## WHAT YOU WILL DO
1. According to the Mailuu-Suu article, why must the uranium ore dumps near the town be urgently reinforced? Answer in one to three sentences.
2. Carry the Mailuu-Suu article forward from its final sentence with one or two more paragraphs.

## EXCERPTED PASSAGE
━━━━

‘Mailbox 200’: Soviet waste dump a landslide away from poisoning millions – by Mariya Gordeyeva (Reuters U.S. – November 5, 2019)

https://www.reuters.com/

MAILUU-SUU, Kyrgyzstan (Reuters) – Hidden in a remote Central Asian gorge, thousands of tonnes of radioactive waste are one landslide away from contaminating the water supply for the whole Ferghana valley, home to millions of people, environmentalists say.

Neglected for decades by the Soviet Union and then Kyrgyzstan, uranium ore dumps near the town of Mailuu-Suu must be urgently reinforced to prevent disaster, according to the European Commission and European Bank for Reconstruction and Development (EBRD) which are raising funds for the project.

“There are 14 million people in the Ferghana valley and in the event of a natural disaster water may wash away the tailings into the Naryn (Syr Darya) river which will be a tragedy for the whole valley,” says Bolotbek Karimov, an environment researcher based in the southern Kyrgyz city of Osh.

━━━━

Dataset entries:
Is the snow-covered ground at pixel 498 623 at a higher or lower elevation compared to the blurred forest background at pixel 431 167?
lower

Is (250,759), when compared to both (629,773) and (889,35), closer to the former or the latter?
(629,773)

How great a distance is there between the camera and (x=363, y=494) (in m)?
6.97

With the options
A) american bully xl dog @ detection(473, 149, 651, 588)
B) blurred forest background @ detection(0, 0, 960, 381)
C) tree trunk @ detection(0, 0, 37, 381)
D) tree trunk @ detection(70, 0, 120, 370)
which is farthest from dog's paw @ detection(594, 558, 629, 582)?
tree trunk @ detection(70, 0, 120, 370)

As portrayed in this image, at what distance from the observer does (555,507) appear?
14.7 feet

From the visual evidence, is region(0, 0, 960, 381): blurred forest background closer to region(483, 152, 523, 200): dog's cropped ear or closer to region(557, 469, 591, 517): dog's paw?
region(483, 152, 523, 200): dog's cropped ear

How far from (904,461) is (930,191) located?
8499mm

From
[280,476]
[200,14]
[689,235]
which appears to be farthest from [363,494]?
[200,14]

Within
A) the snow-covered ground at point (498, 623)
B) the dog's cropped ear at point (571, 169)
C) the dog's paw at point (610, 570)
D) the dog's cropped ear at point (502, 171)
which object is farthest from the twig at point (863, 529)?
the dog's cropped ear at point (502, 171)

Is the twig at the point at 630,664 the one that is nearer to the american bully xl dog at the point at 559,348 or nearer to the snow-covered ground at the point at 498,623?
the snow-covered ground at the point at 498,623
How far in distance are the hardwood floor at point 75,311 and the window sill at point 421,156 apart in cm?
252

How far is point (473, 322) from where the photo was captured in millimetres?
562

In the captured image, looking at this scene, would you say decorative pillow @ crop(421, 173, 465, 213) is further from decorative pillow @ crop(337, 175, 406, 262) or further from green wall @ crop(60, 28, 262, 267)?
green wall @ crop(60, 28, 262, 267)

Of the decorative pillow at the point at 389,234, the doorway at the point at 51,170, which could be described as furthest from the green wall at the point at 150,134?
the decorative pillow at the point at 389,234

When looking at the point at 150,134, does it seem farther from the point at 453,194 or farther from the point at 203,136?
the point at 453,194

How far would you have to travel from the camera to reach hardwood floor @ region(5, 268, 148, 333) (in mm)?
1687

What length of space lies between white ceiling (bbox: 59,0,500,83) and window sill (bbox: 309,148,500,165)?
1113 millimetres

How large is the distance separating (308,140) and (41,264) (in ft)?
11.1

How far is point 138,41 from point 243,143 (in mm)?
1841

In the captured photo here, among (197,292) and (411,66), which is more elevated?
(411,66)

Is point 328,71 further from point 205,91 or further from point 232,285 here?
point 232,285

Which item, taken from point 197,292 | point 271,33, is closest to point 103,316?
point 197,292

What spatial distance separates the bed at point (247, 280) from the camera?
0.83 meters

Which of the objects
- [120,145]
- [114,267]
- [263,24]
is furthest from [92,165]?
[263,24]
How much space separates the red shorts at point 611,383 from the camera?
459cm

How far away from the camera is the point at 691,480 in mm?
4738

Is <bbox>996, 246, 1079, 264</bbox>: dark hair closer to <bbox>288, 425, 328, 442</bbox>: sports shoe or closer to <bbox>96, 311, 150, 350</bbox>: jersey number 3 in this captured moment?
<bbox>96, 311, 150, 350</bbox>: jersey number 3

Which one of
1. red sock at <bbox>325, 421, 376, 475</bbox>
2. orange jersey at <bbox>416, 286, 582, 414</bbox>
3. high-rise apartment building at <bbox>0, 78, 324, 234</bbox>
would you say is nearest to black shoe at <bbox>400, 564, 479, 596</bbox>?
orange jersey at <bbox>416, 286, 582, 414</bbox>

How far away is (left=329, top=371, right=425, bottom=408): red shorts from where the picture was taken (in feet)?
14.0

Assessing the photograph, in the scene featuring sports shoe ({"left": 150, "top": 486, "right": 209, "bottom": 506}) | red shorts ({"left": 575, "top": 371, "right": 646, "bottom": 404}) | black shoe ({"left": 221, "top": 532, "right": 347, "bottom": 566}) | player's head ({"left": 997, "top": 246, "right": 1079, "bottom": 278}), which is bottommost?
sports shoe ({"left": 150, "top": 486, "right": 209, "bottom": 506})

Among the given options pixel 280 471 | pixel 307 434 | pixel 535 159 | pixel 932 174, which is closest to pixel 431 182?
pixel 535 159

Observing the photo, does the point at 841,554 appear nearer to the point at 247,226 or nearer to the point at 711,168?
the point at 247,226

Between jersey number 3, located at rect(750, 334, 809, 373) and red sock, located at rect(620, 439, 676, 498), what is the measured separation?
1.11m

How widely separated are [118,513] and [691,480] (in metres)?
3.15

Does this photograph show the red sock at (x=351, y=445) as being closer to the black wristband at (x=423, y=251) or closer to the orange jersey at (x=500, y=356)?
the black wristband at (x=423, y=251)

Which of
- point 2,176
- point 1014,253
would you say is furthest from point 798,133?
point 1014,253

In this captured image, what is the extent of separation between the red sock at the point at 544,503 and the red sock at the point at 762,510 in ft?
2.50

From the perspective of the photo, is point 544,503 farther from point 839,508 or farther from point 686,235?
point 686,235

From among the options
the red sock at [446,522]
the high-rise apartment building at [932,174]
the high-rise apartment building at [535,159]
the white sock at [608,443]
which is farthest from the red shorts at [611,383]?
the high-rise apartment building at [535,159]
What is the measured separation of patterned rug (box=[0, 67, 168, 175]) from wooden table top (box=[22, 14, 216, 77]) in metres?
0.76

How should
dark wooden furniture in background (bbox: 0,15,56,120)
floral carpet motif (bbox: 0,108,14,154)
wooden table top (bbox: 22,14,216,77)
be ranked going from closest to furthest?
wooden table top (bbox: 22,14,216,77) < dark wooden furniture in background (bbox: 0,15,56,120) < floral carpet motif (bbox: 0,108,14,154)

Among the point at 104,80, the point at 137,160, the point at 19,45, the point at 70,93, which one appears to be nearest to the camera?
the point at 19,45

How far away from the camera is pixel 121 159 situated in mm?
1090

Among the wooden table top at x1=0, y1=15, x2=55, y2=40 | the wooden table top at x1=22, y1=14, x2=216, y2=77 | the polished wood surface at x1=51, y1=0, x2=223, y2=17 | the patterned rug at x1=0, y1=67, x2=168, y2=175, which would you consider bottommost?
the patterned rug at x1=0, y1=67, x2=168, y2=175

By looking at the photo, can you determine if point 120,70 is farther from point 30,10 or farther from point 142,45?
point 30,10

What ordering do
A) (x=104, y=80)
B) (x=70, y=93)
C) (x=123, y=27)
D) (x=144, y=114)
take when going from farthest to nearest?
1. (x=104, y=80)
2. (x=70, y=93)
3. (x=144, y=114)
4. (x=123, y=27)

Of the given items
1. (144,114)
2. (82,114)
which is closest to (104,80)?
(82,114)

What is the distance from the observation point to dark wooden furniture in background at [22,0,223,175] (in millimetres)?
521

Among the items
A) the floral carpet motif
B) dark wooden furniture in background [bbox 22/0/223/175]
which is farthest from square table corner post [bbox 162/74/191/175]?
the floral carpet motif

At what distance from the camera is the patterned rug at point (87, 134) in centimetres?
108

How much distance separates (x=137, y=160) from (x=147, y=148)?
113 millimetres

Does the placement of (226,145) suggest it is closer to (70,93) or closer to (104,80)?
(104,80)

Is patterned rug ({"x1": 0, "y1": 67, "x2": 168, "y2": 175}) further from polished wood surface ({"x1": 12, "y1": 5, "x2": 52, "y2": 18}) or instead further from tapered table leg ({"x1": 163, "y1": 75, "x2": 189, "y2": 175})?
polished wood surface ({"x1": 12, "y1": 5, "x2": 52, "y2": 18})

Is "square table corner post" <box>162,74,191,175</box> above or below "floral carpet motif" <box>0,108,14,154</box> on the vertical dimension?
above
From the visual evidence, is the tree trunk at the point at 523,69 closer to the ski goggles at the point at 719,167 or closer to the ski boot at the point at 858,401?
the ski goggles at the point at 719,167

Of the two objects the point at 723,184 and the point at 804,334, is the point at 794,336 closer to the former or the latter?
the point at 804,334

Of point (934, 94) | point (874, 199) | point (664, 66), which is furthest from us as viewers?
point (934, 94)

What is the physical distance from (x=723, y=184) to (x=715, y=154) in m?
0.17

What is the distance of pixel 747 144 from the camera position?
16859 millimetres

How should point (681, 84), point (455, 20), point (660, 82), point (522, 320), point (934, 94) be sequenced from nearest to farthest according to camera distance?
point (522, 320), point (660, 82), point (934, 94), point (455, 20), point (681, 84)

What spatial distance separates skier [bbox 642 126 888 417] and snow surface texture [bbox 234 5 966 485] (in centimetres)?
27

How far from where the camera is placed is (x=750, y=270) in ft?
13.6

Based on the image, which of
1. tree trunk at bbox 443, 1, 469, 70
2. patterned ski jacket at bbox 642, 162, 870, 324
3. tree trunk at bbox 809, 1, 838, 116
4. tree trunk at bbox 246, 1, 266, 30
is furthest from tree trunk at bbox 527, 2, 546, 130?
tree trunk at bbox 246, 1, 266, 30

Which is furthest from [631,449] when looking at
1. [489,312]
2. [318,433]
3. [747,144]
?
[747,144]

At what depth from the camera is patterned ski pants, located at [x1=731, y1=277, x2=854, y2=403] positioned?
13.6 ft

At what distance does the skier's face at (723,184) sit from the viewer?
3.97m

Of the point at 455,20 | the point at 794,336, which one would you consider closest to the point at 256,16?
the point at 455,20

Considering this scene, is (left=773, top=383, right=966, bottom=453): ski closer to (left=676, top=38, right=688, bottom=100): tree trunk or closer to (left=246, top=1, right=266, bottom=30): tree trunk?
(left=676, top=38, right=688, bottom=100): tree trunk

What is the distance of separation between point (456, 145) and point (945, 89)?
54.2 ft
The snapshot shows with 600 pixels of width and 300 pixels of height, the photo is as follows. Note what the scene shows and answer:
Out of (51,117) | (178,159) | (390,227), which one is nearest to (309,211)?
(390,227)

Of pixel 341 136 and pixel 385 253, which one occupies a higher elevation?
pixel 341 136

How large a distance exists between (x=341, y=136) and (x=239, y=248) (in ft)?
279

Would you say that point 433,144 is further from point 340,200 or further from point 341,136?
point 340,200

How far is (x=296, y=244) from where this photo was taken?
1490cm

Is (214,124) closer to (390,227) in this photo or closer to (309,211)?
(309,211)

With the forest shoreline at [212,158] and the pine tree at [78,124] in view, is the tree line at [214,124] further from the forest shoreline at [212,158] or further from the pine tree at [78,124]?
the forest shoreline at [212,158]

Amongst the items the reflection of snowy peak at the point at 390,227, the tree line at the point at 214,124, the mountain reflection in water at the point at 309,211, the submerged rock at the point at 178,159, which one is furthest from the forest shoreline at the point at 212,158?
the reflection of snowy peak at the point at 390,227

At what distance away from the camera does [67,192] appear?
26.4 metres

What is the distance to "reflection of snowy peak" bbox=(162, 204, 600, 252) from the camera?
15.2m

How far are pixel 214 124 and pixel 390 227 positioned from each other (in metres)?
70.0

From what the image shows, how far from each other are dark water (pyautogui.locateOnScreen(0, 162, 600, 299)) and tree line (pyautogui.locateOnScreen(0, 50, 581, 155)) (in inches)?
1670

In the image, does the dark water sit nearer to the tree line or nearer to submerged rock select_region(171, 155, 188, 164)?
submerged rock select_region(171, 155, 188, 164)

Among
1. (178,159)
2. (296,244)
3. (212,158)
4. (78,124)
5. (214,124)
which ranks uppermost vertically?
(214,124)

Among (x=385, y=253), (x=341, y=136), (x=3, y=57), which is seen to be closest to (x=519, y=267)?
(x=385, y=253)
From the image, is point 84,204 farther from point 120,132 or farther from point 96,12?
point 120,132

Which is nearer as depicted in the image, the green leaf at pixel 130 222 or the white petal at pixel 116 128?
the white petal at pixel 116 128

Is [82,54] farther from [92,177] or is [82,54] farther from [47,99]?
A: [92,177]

━━━━

## ACTIVITY ANSWERS
1. The dumps hold thousands of tonnes of radioactive waste, and a landslide or other natural disaster could wash the tailings into the Naryn (Syr Darya) river. That would contaminate the water supply for the whole Ferghana valley, home to 14 million people.

2.
Once known simply as Mailbox 200, the town was founded in 1946 under a secret Soviet uranium mining program which employed de facto prisoners – people of politically suspect ethnicities such as Germans and former Red Army soldiers found guilty of surrendering in World War Two.

By 1968, when mining operations in the area ended, they had produced more than 2 million cubic meters of tailings, or mine dumps, which were hastily buried on mountain slopes along the Mailuu-Suu river.